▶ _What the exercise asks_
Copy out the listing that follows, exact in every word, and skip the images.

▶ _Collected material_
------------------------------------------------------------

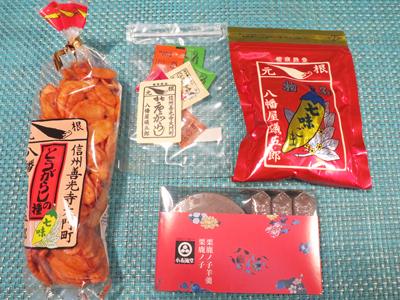 naganomiyage1507_1.jpg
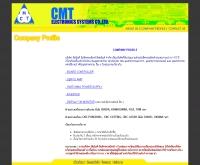 บริษัท ซีเอ็มที อิเล็คทรอนิคส์ ซิสเต็มส์ จำกัด - cmtelectronics.com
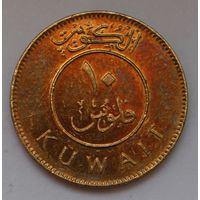 Кувейт, 10 филсов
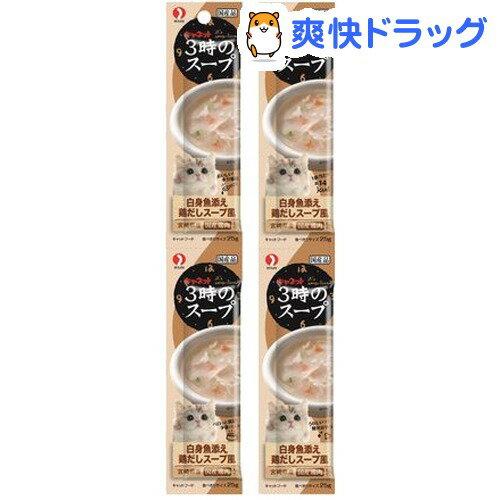 キャネット 3時のスープ 白身魚添え 鶏だしスープ風 4連(25g*4コ入)【キャネット】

------------------------------------------------------------

▶ _Answer to this problem_
 naganomiyage1507_1.jpg
 บริษัท ซีเอ็มที อิเล็คทรอนิคส์ ซิสเต็มส์ จำกัด - cmtelectronics.com
 Кувейт, 10 филсов
 キャネット 3時のスープ 白身魚添え 鶏だしスープ風 4連(25g*4コ入)【キャネット】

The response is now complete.